GroupBy Query Structure

This section will help you understand how you can build your own GroupBy Druid queries. First, we need to understand the query structure. There are 13 main properties for the GroupBy query, some of which are mandatory.

Property Description Required
queryType This should always be "GroupBy" to identify the query type. yes
dataSource Identifies the data source for the query in the Intersight backend. yes
dimensions A list of dimensions that are used for the GroupBy operation. yes
virtualColumns A list of columns that can be referenced in dimensions, aggregations, or postAggregations. no (default none)
limitSpec Allows to sort and limit the query results. no
having Identifies which rows from the GroupBy query should be returned. no
granularity Defines the granularity of the query. yes
aggregations Determines how data should be aggregated in the query. yes/no
filter Determines which rows of data should be selected for the query. yes/no
postAggregations Secondary level of aggregation on the data coming out of the Intersight backend. no
intervals The time range of the query in ISO-8601 intervals. yes
subtotalsSpec An array of arrays to return additional result sets for groupings of subsets on top level dimensions. no
context Additional object that can be used to specify certain flags. no

While aggregations and filters are not strictly mandatory based on Druid itself, you will still have to use them to get proper results from the Intersight backend.

In this guide we will look into the following components:

  • queryType
  • dataSource
  • intervals
  • granularity
  • aggregations
  • filter
  • postAggregations
  • dimensions
  • limitSpec

If you are interested in the other properties, you can find more information in the official Druid documentation for GroupBy queries.

queryType

For a GroupBy query, the queryType should always be "groupBy".

"queryType": "groupBy"

dataSource

The dataSource depends on the metric you select.

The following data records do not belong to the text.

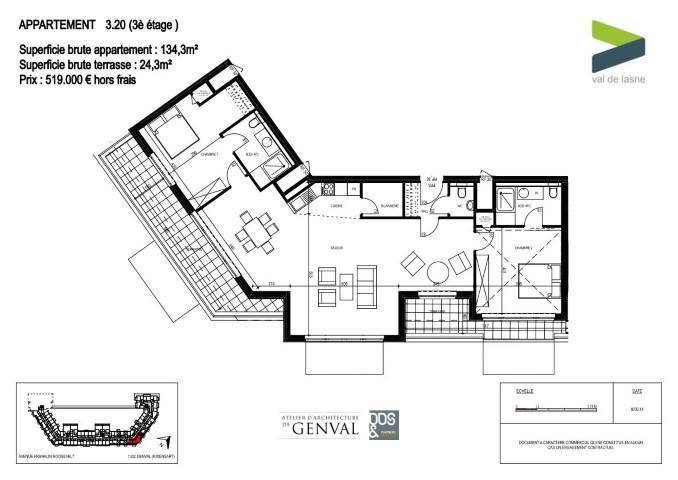 Appartement - Genval - #2285463-11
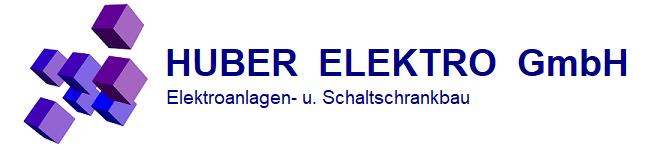 Huber Elektro Gmbh
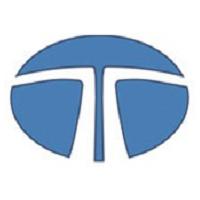 Kosmo Tata Motors Company Logo
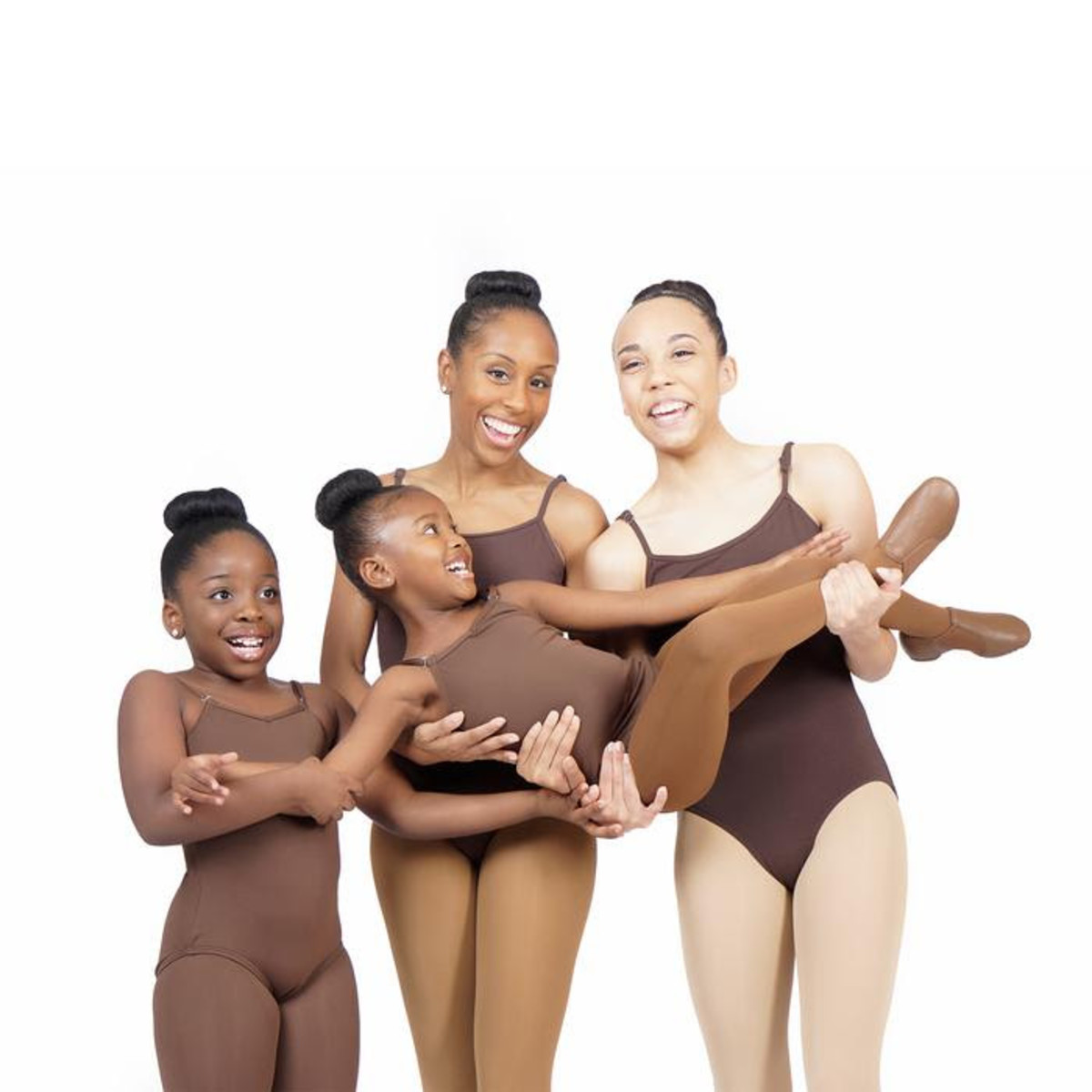 Trends in Dance Apparel for Kids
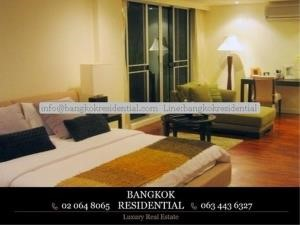 Bangkok Residential Agency's 3 Bed Apartment For Rent in Sathorn BR0662AP 18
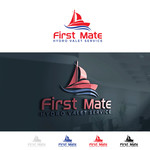 First Mate Logo - Entry #118
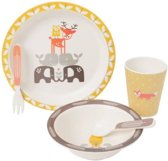 Fresk Dinner Set Bamboo Forest Animals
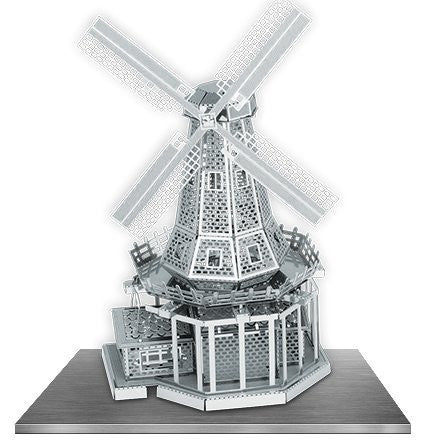 Fascinations Metal Earth 3D Laser Cut Model Silver Edition - Windmill (2 Sheets)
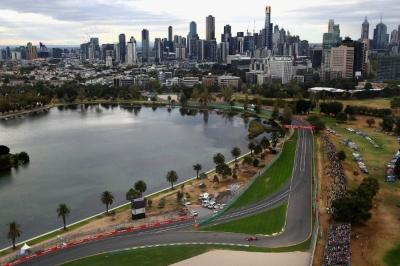 Formula 1: Ακυρώθηκε το Grand Prix της Αυστραλίας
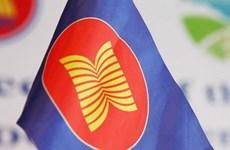 Căng thẳng thương mại được thảo luận chính ở Hội nghị cấp cao ASEAN
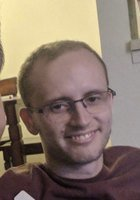 A photo of Jason, a tutor from Angelo State University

To get the right one you can check the Supported Metrics documentation for your specific metric. Once you know what the datasource is, you can simply specify it like this:

"dataSource": "PhysicalEntities"

There are more advanced parameters that we are not covering in this guide. You can check the official Druid documentation for more details.

intervals

Intervals determine the time range for which data shoudl be fetched. An interval consists of a starting time and an end time. You can specify multiple pairs of start and end times inside of an array.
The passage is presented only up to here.